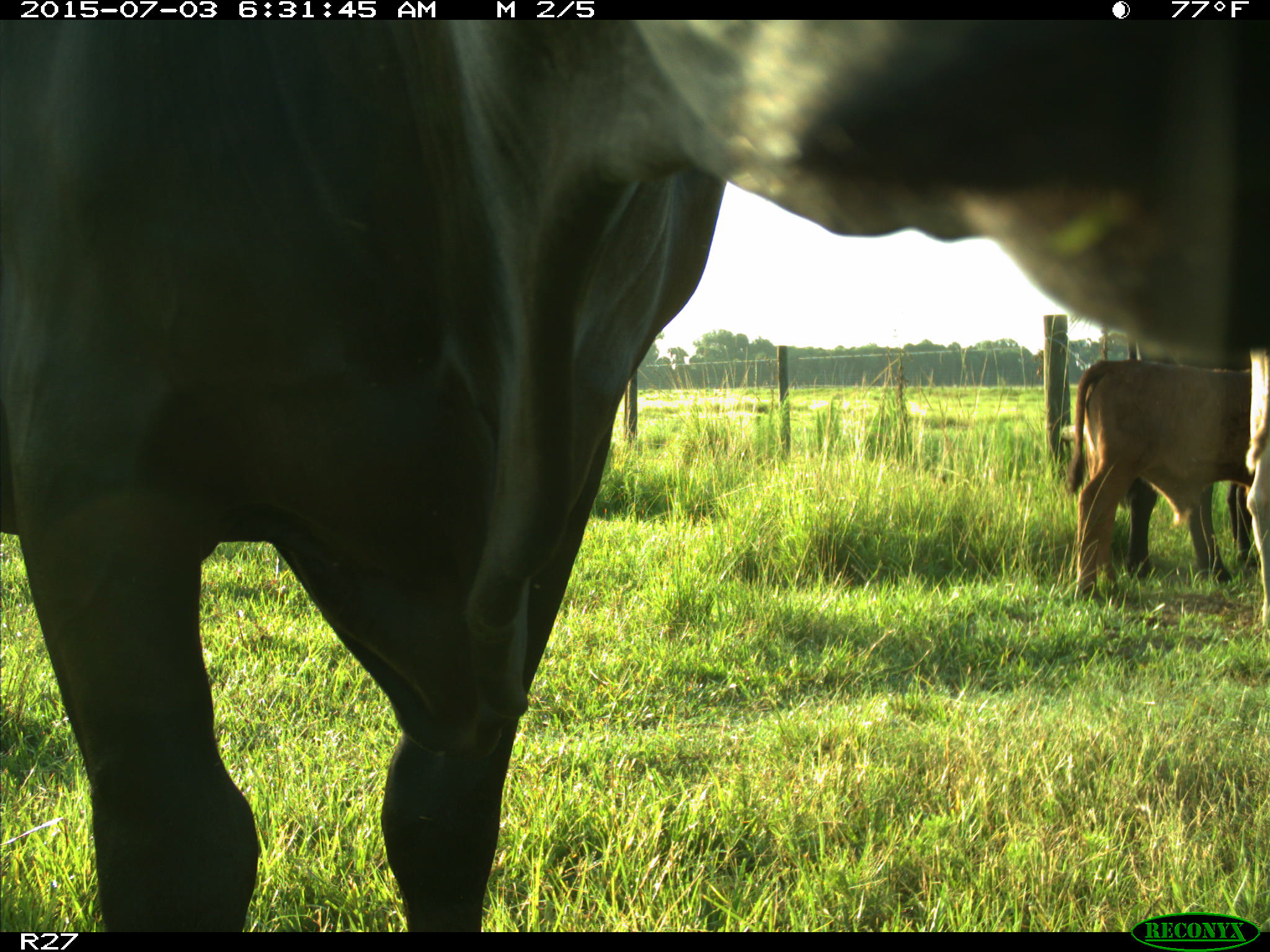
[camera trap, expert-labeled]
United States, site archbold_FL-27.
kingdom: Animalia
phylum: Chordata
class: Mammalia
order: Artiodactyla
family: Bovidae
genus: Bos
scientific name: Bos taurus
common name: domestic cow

========================================

— About this exercise —
Output the line containing "kingdom: Animalia" and each line after it through the close of the entries, unchanged and with no other lines.

— Answer to the exercise —
kingdom: Animalia
phylum: Chordata
class: Mammalia
order: Artiodactyla
family: Bovidae
genus: Bos
scientific name: Bos taurus
common name: domestic cow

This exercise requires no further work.